- Cover art
- Developer(s): Coconuts Japan
- Publisher(s): Coconuts Japan
- Designer(s): Naomi Watanabe Kaori Niitsu
- Composer(s): Masahito Miyamoto
- Series: Super Casino
- Platform(s): Super NES
- Release: JP: October 28, 1994;
- Genre(s): Casino
- Mode(s): Single-player

= Super Casino 2 =

1994 video game

Super Casino 2 (スーパーカジノ2) is a Super Nintendo Entertainment System video game that takes a player to an exclusive black tie casino known as the Casino Coconuts.

Various betting games are available like blackjack, baccarat, slot machines, roulette, and wagering bets on the horses. The game is the sequel to Super Casino - Caesars Palace (Super Caesars Palace in North America). All text in the game is in Japanese.

==Gameplay==
The story mode tells the tale about this gambler who comes to the casino with $1000 where he meets the casino's cashier. She exchanges his hard currency for gambling chips and the game begins. As the gambler, the player must make a certain amount of money in order to progressively gain access to the high roller rooms. These additional rooms are where casino patrons are permitted to wager more money.

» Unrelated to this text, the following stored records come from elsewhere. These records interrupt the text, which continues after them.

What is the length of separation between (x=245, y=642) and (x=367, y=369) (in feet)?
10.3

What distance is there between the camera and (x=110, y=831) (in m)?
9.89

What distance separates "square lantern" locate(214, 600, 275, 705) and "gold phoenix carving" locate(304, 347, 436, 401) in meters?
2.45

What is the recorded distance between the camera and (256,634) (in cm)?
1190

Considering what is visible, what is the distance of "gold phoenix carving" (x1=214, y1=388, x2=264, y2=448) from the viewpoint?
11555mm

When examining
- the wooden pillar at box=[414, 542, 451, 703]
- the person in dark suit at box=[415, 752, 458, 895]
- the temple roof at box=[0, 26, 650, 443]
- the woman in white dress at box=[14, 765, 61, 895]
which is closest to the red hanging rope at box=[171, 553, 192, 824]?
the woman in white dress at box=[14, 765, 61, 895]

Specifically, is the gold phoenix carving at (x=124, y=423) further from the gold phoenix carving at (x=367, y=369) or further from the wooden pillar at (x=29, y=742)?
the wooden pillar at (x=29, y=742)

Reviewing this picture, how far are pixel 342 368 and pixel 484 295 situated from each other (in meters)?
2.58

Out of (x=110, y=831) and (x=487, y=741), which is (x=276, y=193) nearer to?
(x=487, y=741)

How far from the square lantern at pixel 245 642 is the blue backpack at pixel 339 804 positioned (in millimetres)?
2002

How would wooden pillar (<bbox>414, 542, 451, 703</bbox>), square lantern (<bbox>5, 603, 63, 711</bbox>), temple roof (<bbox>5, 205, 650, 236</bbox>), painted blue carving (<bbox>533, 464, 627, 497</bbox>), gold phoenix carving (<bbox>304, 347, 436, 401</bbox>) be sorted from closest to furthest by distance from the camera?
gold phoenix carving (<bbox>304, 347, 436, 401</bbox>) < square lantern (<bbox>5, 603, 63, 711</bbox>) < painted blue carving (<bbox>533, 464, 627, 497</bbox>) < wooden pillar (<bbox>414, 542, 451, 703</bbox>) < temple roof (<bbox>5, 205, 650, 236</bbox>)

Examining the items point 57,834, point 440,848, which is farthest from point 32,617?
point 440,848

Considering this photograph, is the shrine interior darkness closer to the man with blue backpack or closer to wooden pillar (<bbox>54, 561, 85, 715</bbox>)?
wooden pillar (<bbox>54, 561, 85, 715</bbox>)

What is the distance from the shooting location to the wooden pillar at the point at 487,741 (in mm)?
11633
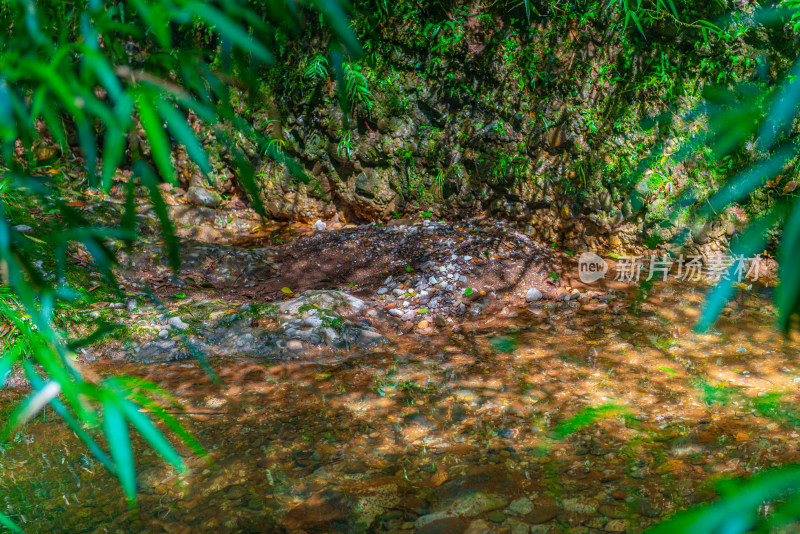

At first, the player is limited to the section of the casino with the lowest maximum bets. As the player meets his monetary obligations through winning casino games, the player is transferred from room to room. Each room has its floor in different colors like royal blue and red. As the player moves up to a higher level floor, the maximum bets for the individual games found will increase. Slot machines that once had a denomination of $1 and $5 will become slot machines with denominations of $100 and $1000 as the player accumulates more money in his virtual wallet. A cashier can provide the player with passwords that will allow him to continue to game at a later date. Rooms eventually connect to each other after gaining a certain amount of money; allowing players with bad luck to rebuild their fortunes at the lower-risk games.

Having $200,000 in cash results in the player being permitted to access the VIP room. After winning one million dollars, the game ends with the closing credits with the exterior of the casino as a background. Some jazzy music will play in the background. Going broke will result in an immediate "game over."

==Reception==
On release, Famicom Tsūshin scored the game a 21 out of 40.